Records shown Block Start
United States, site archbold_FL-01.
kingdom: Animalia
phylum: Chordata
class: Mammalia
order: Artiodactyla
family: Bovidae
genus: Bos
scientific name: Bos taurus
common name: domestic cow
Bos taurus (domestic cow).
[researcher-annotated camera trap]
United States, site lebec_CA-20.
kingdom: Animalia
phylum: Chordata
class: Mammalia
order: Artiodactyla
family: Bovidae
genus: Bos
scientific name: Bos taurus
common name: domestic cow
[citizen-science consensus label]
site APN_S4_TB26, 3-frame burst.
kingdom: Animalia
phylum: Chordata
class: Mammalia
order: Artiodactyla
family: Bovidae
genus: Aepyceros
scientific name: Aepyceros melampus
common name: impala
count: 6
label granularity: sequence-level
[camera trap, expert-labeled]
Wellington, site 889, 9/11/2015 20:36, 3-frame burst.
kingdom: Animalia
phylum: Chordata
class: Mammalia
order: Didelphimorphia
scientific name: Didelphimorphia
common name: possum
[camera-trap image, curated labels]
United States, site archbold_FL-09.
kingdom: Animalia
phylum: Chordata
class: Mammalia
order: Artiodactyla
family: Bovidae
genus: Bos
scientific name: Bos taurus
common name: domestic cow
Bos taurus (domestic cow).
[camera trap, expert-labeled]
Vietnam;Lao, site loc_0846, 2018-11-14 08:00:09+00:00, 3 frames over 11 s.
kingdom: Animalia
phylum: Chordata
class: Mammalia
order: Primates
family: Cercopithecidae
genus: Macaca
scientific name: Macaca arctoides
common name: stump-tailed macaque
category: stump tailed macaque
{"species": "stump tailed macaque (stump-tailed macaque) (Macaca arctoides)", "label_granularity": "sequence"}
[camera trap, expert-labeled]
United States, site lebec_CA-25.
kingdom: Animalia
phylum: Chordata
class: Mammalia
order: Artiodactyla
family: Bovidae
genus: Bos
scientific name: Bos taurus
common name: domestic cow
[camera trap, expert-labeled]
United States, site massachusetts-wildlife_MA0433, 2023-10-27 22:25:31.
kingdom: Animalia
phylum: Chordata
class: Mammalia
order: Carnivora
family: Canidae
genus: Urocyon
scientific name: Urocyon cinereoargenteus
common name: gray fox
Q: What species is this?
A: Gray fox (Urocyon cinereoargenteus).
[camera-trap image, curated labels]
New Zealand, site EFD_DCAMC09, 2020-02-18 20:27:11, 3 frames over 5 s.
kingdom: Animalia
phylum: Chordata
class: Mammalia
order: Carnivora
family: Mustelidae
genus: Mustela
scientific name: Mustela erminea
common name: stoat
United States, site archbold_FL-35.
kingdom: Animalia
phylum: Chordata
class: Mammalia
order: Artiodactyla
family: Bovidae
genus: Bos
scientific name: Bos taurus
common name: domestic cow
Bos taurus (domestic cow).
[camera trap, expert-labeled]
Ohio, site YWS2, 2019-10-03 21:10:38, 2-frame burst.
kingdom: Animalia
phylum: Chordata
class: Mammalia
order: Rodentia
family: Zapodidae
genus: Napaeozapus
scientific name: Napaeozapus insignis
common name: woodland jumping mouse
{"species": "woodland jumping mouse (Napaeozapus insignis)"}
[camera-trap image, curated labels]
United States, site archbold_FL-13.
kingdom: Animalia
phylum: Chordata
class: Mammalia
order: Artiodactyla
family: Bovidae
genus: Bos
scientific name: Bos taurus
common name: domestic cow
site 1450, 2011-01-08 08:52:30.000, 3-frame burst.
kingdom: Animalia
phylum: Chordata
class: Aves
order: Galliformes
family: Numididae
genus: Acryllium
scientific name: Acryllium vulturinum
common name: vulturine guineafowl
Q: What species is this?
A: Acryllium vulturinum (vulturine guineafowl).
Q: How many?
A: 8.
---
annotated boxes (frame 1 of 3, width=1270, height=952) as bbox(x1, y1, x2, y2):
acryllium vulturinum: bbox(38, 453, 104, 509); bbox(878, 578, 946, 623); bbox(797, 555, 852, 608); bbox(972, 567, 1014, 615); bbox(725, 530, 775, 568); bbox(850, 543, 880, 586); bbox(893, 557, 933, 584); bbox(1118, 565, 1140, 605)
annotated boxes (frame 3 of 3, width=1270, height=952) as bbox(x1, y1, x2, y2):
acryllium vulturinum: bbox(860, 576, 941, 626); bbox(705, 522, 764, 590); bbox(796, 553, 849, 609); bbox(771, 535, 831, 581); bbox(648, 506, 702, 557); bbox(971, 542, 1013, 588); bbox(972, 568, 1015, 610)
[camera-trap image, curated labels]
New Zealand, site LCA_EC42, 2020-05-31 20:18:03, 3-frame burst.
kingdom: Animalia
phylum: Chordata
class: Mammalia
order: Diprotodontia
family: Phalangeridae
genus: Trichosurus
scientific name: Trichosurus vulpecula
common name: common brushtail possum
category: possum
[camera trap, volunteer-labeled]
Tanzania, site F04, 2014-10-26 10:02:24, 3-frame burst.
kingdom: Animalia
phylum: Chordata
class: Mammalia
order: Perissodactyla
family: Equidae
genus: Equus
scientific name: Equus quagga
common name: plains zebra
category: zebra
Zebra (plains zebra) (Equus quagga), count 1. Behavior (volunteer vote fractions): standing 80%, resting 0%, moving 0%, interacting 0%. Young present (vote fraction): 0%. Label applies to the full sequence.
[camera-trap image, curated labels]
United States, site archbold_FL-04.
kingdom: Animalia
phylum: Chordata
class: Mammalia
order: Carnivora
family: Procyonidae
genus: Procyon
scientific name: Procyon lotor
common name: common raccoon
Records shown Block End
> **Work instruction**
Retype exactly the lines of the data above that fall between the line with "order: Perissodactyla" and the line with "common name: plains zebra", inclusive, and add nothing.

> **Response to this task**
order: Perissodactyla
family: Equidae
genus: Equus
scientific name: Equus quagga
common name: plains zebra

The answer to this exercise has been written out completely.